Imagine feeling lonely inside and craving love and affection. Then you meet someone wonderful. You are full of joy and excitement. Now you can feel whole and good as you know you should! You have never heard the term anxious-avoidant attachment in adults, however, it does exist.
But several months later, when your romantic partner throws his or her arms around you and tells you that (s)he loves you, you experience a flood of anxiety and sense of impending doom. You try to act happy because you know that is how a “normal” person would feel. But you have a hard time hiding your anxiety. You try to fix it by explaining, but this effort only makes you sound off balance and needy. Across the coming weeks, you feel increasingly trapped, start to pick up on signs that your partner is having second thoughts, and get that awful feeling in your gut…you know…the one you spend your whole life trying to avoid. As the relationship begins to implode you just want to scream, “what the heck just happened?!”

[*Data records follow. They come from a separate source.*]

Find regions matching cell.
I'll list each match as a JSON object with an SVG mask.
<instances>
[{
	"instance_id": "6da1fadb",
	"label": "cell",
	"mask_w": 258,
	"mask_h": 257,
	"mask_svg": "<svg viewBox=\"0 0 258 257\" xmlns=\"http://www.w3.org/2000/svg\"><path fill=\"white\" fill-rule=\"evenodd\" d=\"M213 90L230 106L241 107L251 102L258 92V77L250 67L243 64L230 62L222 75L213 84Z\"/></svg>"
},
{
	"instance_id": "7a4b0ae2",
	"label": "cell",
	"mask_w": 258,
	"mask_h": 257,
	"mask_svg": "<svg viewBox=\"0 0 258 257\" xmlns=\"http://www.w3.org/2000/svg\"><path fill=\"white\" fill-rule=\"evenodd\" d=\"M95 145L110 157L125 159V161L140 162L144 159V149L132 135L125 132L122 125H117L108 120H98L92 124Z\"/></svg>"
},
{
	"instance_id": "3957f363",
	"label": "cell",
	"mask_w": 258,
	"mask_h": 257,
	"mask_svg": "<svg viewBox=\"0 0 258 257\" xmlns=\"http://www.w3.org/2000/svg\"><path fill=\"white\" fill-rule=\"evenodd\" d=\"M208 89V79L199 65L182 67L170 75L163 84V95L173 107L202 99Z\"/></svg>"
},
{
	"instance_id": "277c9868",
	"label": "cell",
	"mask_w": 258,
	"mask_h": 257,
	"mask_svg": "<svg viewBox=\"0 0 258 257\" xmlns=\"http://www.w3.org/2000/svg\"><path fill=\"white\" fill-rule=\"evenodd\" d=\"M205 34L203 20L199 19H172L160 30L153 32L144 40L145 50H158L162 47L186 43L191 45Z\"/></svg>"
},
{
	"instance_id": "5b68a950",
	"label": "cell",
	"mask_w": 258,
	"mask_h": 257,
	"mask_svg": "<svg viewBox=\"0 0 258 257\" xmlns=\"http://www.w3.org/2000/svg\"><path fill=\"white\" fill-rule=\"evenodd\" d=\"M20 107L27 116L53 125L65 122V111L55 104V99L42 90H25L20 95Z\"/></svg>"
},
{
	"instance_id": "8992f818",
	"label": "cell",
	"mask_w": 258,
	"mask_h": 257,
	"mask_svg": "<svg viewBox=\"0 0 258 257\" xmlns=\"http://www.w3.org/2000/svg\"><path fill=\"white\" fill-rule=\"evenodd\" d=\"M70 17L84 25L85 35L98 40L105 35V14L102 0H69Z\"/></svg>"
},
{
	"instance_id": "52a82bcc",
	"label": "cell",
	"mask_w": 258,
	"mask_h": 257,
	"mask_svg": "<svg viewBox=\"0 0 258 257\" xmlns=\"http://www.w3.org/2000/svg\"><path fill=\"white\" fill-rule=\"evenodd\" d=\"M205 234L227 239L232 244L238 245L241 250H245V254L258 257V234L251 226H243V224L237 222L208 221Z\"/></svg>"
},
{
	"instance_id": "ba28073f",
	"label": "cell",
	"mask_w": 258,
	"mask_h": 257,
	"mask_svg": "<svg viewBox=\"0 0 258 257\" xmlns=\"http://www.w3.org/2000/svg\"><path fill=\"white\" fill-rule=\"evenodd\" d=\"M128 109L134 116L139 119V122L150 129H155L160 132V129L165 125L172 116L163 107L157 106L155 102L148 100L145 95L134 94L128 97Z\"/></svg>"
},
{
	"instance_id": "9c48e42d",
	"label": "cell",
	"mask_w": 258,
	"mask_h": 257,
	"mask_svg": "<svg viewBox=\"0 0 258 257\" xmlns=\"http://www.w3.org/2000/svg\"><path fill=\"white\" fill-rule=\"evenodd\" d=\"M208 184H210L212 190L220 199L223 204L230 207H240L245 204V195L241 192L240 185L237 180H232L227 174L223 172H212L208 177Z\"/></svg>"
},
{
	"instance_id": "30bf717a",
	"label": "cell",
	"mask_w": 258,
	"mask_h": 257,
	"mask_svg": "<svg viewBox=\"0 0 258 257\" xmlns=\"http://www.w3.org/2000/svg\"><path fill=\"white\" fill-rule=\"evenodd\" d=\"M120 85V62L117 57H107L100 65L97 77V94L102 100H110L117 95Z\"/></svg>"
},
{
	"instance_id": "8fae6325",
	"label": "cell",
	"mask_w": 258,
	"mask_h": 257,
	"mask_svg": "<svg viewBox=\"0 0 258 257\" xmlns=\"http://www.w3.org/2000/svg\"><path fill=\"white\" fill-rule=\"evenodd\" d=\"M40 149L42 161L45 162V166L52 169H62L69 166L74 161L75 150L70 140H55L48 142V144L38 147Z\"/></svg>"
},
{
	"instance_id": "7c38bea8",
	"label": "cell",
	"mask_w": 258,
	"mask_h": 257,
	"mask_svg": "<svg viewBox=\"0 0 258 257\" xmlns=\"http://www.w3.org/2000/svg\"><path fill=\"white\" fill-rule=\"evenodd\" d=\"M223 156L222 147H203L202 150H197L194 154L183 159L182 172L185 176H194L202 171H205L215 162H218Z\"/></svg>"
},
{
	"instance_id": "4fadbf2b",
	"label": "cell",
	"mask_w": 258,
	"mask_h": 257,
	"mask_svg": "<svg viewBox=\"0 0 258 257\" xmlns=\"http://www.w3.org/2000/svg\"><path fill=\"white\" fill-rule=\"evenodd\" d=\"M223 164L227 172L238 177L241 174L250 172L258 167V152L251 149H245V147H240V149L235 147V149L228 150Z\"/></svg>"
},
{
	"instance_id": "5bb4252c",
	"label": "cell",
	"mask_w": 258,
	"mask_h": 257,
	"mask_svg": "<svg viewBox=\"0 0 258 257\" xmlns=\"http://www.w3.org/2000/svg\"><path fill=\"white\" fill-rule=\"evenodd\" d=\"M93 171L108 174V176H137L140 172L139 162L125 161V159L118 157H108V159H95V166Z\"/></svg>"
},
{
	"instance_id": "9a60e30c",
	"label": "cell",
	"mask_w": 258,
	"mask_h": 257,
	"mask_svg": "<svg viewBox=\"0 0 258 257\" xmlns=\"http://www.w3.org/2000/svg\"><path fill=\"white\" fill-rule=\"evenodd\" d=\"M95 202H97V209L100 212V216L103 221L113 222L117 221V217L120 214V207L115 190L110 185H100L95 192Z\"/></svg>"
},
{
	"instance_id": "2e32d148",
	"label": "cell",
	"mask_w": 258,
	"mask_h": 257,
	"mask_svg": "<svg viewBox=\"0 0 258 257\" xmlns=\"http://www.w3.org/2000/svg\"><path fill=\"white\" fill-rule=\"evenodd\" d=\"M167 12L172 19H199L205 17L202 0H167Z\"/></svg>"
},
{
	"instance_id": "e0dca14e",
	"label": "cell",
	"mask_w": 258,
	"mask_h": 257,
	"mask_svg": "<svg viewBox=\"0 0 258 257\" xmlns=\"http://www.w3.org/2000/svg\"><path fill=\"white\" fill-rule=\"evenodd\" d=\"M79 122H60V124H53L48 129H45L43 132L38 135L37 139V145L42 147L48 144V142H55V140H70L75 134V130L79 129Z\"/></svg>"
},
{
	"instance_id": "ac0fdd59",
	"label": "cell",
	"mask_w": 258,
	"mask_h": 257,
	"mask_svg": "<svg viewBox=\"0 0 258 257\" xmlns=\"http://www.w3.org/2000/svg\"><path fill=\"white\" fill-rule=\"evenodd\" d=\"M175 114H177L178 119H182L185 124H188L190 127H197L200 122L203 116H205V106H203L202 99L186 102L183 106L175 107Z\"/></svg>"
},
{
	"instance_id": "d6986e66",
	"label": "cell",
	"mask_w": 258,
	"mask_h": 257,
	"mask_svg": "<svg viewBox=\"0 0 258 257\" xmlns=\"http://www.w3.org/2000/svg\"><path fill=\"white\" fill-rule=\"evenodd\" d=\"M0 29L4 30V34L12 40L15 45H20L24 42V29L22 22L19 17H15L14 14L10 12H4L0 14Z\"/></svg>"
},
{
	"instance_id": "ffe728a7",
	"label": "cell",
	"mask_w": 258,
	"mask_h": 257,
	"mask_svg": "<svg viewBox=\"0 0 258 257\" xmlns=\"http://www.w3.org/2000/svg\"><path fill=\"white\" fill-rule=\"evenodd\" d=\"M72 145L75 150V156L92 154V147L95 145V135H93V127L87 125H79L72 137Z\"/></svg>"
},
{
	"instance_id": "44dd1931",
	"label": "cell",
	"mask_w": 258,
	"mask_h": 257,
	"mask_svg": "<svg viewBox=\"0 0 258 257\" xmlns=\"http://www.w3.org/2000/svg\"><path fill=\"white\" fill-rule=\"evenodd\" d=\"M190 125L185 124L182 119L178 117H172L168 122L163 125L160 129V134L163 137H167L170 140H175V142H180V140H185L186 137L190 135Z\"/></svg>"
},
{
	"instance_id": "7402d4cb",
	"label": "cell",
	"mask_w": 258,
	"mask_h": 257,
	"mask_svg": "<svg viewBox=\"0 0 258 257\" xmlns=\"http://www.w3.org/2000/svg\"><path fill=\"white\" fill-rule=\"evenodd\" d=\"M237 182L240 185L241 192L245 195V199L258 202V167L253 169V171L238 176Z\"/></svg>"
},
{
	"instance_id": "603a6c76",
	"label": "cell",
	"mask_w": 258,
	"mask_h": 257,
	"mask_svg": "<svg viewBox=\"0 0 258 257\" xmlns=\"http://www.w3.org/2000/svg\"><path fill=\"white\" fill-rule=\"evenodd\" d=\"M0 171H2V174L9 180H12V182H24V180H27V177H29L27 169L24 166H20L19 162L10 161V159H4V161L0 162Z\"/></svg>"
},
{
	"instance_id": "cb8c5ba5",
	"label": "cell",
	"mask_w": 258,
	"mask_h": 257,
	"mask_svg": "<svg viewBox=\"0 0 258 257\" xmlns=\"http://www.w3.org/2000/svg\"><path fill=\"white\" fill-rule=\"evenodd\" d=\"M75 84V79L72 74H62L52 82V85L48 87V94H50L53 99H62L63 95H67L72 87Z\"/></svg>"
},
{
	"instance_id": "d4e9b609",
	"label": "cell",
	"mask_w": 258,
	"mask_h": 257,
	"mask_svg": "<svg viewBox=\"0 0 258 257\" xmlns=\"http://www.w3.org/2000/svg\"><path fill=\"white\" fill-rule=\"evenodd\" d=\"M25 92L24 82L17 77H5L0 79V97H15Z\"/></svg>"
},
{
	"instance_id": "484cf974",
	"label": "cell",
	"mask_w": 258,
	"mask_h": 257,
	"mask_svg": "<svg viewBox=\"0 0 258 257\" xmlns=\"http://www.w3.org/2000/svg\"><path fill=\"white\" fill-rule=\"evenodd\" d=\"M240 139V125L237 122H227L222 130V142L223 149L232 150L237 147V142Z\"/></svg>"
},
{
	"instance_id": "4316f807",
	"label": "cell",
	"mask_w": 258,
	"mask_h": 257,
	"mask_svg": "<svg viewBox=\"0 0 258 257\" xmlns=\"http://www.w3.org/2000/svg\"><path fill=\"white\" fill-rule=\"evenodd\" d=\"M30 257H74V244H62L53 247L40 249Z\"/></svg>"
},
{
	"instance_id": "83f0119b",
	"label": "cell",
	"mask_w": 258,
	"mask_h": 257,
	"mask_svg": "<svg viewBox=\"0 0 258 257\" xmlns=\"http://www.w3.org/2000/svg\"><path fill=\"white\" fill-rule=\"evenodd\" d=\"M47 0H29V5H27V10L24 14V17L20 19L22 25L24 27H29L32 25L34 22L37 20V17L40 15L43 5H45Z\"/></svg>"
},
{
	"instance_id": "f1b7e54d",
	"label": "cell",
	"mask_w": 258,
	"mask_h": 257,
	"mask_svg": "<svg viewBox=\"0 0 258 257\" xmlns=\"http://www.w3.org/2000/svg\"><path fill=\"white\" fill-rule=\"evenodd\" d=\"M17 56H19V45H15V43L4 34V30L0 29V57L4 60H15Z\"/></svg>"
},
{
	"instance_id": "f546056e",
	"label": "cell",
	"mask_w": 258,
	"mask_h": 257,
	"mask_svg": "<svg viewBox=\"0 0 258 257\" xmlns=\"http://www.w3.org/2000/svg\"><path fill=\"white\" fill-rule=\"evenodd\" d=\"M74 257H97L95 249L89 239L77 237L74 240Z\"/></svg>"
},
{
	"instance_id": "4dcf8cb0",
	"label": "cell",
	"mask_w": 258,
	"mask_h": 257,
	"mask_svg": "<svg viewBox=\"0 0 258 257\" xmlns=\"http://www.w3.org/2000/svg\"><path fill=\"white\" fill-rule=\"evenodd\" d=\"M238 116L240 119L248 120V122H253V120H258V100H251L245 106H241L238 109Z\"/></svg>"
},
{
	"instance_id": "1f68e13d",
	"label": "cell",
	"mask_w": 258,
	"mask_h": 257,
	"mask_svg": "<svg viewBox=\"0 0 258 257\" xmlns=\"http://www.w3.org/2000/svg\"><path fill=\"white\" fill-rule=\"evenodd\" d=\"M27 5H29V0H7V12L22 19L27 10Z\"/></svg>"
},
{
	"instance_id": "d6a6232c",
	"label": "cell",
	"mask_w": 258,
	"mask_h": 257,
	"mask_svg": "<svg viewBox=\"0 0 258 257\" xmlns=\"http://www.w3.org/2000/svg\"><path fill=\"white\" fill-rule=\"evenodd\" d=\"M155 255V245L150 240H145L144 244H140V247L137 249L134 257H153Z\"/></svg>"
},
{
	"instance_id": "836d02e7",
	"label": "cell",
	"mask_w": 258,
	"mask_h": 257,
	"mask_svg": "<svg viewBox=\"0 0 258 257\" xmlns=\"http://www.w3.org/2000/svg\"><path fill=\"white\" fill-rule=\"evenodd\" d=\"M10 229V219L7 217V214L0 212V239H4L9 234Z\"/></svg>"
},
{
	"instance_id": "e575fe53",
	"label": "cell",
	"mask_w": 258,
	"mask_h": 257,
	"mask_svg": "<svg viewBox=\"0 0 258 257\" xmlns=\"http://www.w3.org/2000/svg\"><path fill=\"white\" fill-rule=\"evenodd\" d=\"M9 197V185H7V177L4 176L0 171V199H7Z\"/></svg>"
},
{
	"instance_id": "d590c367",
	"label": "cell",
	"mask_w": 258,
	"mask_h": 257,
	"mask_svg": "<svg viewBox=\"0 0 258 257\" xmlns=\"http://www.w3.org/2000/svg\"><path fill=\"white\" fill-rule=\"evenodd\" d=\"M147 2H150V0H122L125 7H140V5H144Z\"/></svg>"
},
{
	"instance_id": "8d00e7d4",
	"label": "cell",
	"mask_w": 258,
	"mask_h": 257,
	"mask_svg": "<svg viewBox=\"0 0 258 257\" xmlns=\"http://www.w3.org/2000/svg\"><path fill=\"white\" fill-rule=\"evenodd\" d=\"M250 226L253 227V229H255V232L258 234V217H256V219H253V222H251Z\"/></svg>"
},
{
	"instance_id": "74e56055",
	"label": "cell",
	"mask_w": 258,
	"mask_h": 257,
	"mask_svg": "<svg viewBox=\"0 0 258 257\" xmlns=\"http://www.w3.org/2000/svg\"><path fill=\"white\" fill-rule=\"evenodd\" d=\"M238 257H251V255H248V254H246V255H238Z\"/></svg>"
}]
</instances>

What happened is that you ran straight into your defensive wall; that part of your personality that is trying to protect you and keep you safe. Of course, this defence is not a rational process; it is housed deep in the emotional centres of your brain and is automatically triggered by signals from the environment. It does not care about your rational thought processes or your adult need for love and affection. It would rather be sad and lonely.
Attachment theory can give us an even deeper insight into this process. In childhood, the attachment system increases anxiety when the young person stays too far away from the parent; the resulting discomfort then impels the child to re-establish proximity. Imagine what happens, however, when the parent you are seeking comfort from is himself frightening or frightened. If the parent yells at the approaching child, or even worse becomes physically abusive, then this “attachment figure” is just as scary as whatever the child was running from in the first place.
A mother or father who never experiences hugs and kisses while growing up will not naturally hug and kiss their children and so when I asked my mother why was she not the hugging type when we were growing up she said, “because you did not like to be hugged”. A terrified parent (who may herself be an abuse victim) also cannot adequately soothe a distressed child. In either case, the attachment system does not serve its intended function. The child cannot escape the anxiety coming from the environment and cannot be soothed by the parent. To make matters worse, the parent’s behaviour might increase the child’s anxiety and impel the child to once again approach the scary parent.
Anxious avoidant attachment in adults did not just develop as an adult but started way before that, children can be seen to approach the parent, only to freeze and withdraw or wander about aimlessly. In a like vane, as adults they will simultaneously desire closeness and intimacy and approach potential attachment figures (close friends or romantic partners) but then become extremely uncomfortable when they get too close to those partners and withdraw; hence the message given to others is “come here and go away.”
Anxious avoidant attachment
Of course, the person with this “fearful” attachment style is not likely to be fully conscious that he/she is enacting this process and may feel extremely misunderstood and victimized in professional, friendship and romantic relationships. This person may not perceive that (s)he is the one doing the distancing and rejecting.
If you see yourself in these descriptions and patterns, take heart. The defensive process is a normal reaction to a situational stressor in childhood. The situational stressor may have been physical abuse or assault (big “T” trauma) or angry hostility and scary parental behaviour (little “t” trauma). Scary parental behaviour doesn’t even mean that the parent was overtly threatening. A very depressed or mentally ill parent who is emotionally unexpressive will be frightening because the child knows that the parent cannot provide protection or comfort.
The work by Dr Ed Tronic with young children using the “Still Face Paradigm” (click here to link to YouTube video) provides an excellent example of the effects of parental unresponsiveness and apathy. When parents do not accurately reflect and validate their children’s emotional experiences, the children become emotionally dysregulated. If this pattern is maintained over an extended period, it could have a lifelong impact on the developing person’s neurology and ability to accurately perceive and regulate emotions or sustain healthy and mutually reciprocal relationships. Watch this video.
Once you understand why your adult emotions are so dis-regulated (anxious-avoidant attachment in adults) and why you feel “crazy” in relationships, you can start the process of living with intent and you can refuse to let the process continue disrupting your relationships.